** Opening Data to examine block **

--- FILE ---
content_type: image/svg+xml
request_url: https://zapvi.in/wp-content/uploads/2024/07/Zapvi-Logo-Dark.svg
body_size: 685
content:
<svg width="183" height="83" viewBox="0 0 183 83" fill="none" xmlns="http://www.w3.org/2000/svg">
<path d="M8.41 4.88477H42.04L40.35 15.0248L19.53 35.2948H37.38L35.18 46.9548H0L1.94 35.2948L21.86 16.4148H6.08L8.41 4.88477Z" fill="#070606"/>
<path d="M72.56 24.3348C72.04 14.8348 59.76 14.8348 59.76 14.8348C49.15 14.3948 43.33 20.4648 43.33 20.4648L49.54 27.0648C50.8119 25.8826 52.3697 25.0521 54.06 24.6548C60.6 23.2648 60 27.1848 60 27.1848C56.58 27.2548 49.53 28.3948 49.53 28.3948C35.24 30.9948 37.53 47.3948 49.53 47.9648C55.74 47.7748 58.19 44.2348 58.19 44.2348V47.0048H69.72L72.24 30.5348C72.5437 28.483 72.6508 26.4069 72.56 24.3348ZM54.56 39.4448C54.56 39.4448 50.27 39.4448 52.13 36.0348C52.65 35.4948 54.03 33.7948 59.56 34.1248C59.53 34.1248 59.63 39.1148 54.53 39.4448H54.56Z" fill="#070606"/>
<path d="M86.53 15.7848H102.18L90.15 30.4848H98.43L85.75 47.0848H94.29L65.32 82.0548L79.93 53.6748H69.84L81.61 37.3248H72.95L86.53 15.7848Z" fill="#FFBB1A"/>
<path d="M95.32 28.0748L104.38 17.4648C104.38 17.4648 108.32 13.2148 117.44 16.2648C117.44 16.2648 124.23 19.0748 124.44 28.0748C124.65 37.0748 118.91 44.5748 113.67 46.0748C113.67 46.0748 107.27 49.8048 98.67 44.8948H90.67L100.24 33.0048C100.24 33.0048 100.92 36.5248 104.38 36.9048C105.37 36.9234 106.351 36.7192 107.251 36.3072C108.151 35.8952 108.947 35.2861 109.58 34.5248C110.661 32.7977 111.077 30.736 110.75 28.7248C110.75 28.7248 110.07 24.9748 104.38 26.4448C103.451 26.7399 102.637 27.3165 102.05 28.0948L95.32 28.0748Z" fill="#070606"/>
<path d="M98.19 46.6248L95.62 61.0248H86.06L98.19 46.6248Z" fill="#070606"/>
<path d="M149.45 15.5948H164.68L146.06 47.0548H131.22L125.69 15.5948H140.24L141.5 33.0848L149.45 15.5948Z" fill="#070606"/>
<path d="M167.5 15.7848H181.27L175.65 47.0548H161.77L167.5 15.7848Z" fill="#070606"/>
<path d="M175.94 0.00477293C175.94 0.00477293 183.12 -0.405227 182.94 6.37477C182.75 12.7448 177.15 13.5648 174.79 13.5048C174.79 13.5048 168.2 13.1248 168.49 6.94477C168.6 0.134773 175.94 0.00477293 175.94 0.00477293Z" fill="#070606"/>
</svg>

** Closing Data to examine block **

Work request> Copy the material above so that it matches line for line.

Output for this exercise>
--- FILE ---
content_type: image/svg+xml
request_url: https://zapvi.in/wp-content/uploads/2024/07/Zapvi-Logo-Dark.svg
body_size: 685
content:
<svg width="183" height="83" viewBox="0 0 183 83" fill="none" xmlns="http://www.w3.org/2000/svg">
<path d="M8.41 4.88477H42.04L40.35 15.0248L19.53 35.2948H37.38L35.18 46.9548H0L1.94 35.2948L21.86 16.4148H6.08L8.41 4.88477Z" fill="#070606"/>
<path d="M72.56 24.3348C72.04 14.8348 59.76 14.8348 59.76 14.8348C49.15 14.3948 43.33 20.4648 43.33 20.4648L49.54 27.0648C50.8119 25.8826 52.3697 25.0521 54.06 24.6548C60.6 23.2648 60 27.1848 60 27.1848C56.58 27.2548 49.53 28.3948 49.53 28.3948C35.24 30.9948 37.53 47.3948 49.53 47.9648C55.74 47.7748 58.19 44.2348 58.19 44.2348V47.0048H69.72L72.24 30.5348C72.5437 28.483 72.6508 26.4069 72.56 24.3348ZM54.56 39.4448C54.56 39.4448 50.27 39.4448 52.13 36.0348C52.65 35.4948 54.03 33.7948 59.56 34.1248C59.53 34.1248 59.63 39.1148 54.53 39.4448H54.56Z" fill="#070606"/>
<path d="M86.53 15.7848H102.18L90.15 30.4848H98.43L85.75 47.0848H94.29L65.32 82.0548L79.93 53.6748H69.84L81.61 37.3248H72.95L86.53 15.7848Z" fill="#FFBB1A"/>
<path d="M95.32 28.0748L104.38 17.4648C104.38 17.4648 108.32 13.2148 117.44 16.2648C117.44 16.2648 124.23 19.0748 124.44 28.0748C124.65 37.0748 118.91 44.5748 113.67 46.0748C113.67 46.0748 107.27 49.8048 98.67 44.8948H90.67L100.24 33.0048C100.24 33.0048 100.92 36.5248 104.38 36.9048C105.37 36.9234 106.351 36.7192 107.251 36.3072C108.151 35.8952 108.947 35.2861 109.58 34.5248C110.661 32.7977 111.077 30.736 110.75 28.7248C110.75 28.7248 110.07 24.9748 104.38 26.4448C103.451 26.7399 102.637 27.3165 102.05 28.0948L95.32 28.0748Z" fill="#070606"/>
<path d="M98.19 46.6248L95.62 61.0248H86.06L98.19 46.6248Z" fill="#070606"/>
<path d="M149.45 15.5948H164.68L146.06 47.0548H131.22L125.69 15.5948H140.24L141.5 33.0848L149.45 15.5948Z" fill="#070606"/>
<path d="M167.5 15.7848H181.27L175.65 47.0548H161.77L167.5 15.7848Z" fill="#070606"/>
<path d="M175.94 0.00477293C175.94 0.00477293 183.12 -0.405227 182.94 6.37477C182.75 12.7448 177.15 13.5648 174.79 13.5048C174.79 13.5048 168.2 13.1248 168.49 6.94477C168.6 0.134773 175.94 0.00477293 175.94 0.00477293Z" fill="#070606"/>
</svg>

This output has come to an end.